Notre Dame des 7 douleurs

merci à Alexis de nous partager cette riche médiation

La mémoire de Notre Dame des Douleurs résonne en écho de la fête de la Croix Glorieuse. La mère est associée à la souffrance de son fils. Puisqu’elle a communié intimement à La Passion du Christ, Marie est amenée à participer spécialement à sa Résurrection. Marie est la figure de l’Église qui souffre au long des âges sur la surface de la Terre. Et ainsi l’Église, à l’instar de Marie, est appelée à être agrégée à la gloire de la Résurrection du Christ. Tel est le sens de ce que nous célébrons aujourd’hui.

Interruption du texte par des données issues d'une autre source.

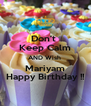 Don't  Keep Calm AND Wish  Mariyam Happy Birthday !! - Personalised Poster A4 size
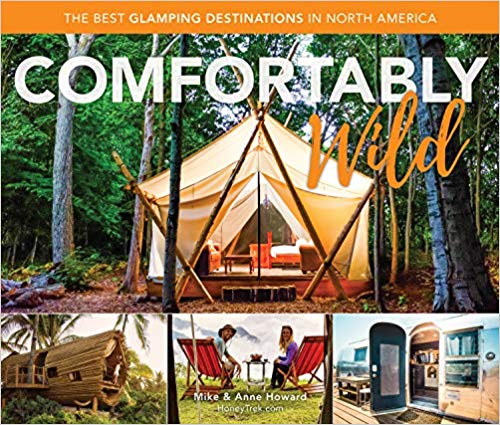 Comfortably Wild: The Best Glamping Destinations in North America- Best Books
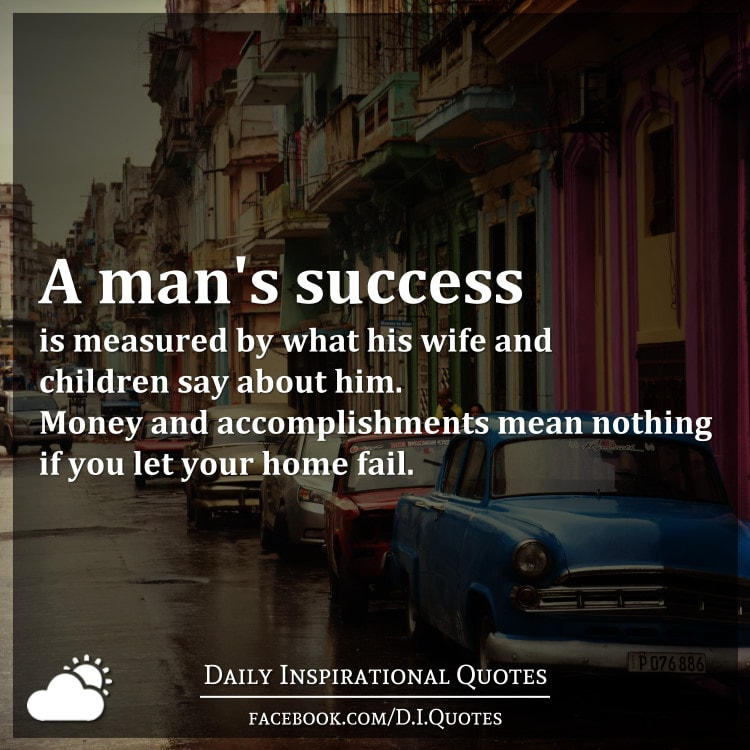 Inspirational Quotes For Wife: A Man's Success Is Measured By What His Wife And Children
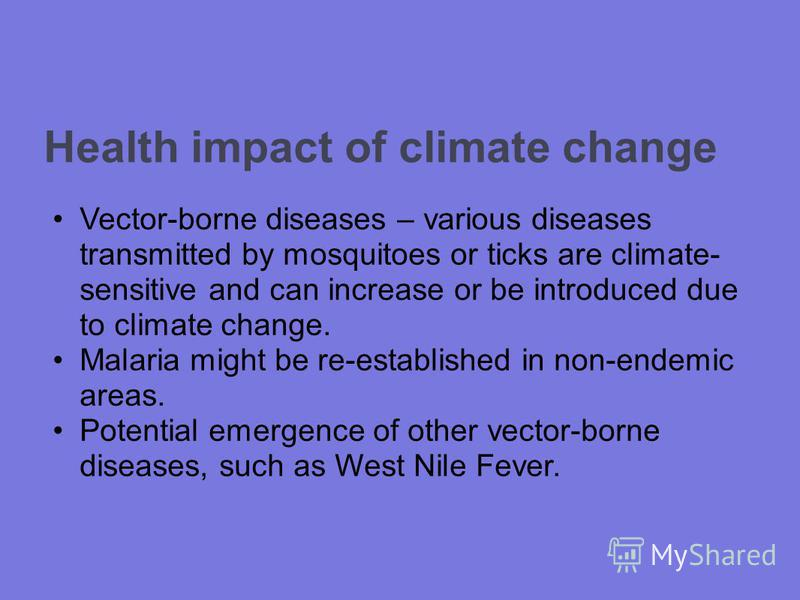 Health impact of climate change Vector-borne diseases – various diseases transmitted by mosquitoes or ticks are climate- sensitive and can increase or be introduced due to climate change. Malaria might be re-established in non-endemic areas. Potentia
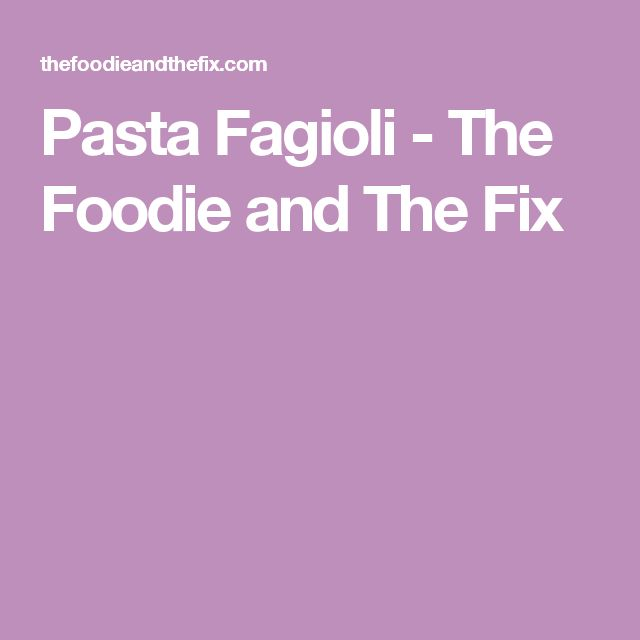 Pasta Fagioli - The Foodie and The Fix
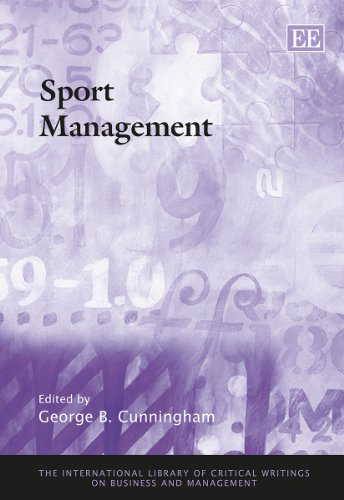 9781781007174: Sport Management (The International Library of Critical Writings on Business and Management Series, #22)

Le culte de Notre Dame des Douleurs est apparu au 13° siècle en Allemagne pour se propager ensuite dans toute l’Église, entre autres par l’intermédiaire de l’Ordre des Servites de Marie, qui a vu le jour à la même époque à Florence. Marie est célébrée sous le nom de Mater Dolorosa, ou encore sous celui de Notre Dame des Sept Douleurs, en référence aux sept souffrances mentionnées dans les évangiles.[1]

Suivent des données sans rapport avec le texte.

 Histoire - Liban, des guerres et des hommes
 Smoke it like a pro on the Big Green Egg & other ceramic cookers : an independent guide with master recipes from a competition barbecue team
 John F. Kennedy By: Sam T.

Luc évoque une de ces douleurs[2], lors de la présentation de Jésus au Temple par ses parents, dans son évangile de l’enfance. Le vieillard Syméon est présent au Temple où, il prophétise, après avoir rendu grâce au Seigneur pour avoir vu celui qui apporte le salut préparé face à tous les peuples (2,29-32).

L’émerveillement des parents de Jésus résulte de ce qu’ils n’ont pas encore pu pénétrer tout son mystère après les révélations initiales qui ont été faites à Marie de la conception virginale du Fils de Dieu par le Saint Esprit (1,31-35) et aux bergers du signe de la naissance du Christ Seigneur et sauveur (2,11-14).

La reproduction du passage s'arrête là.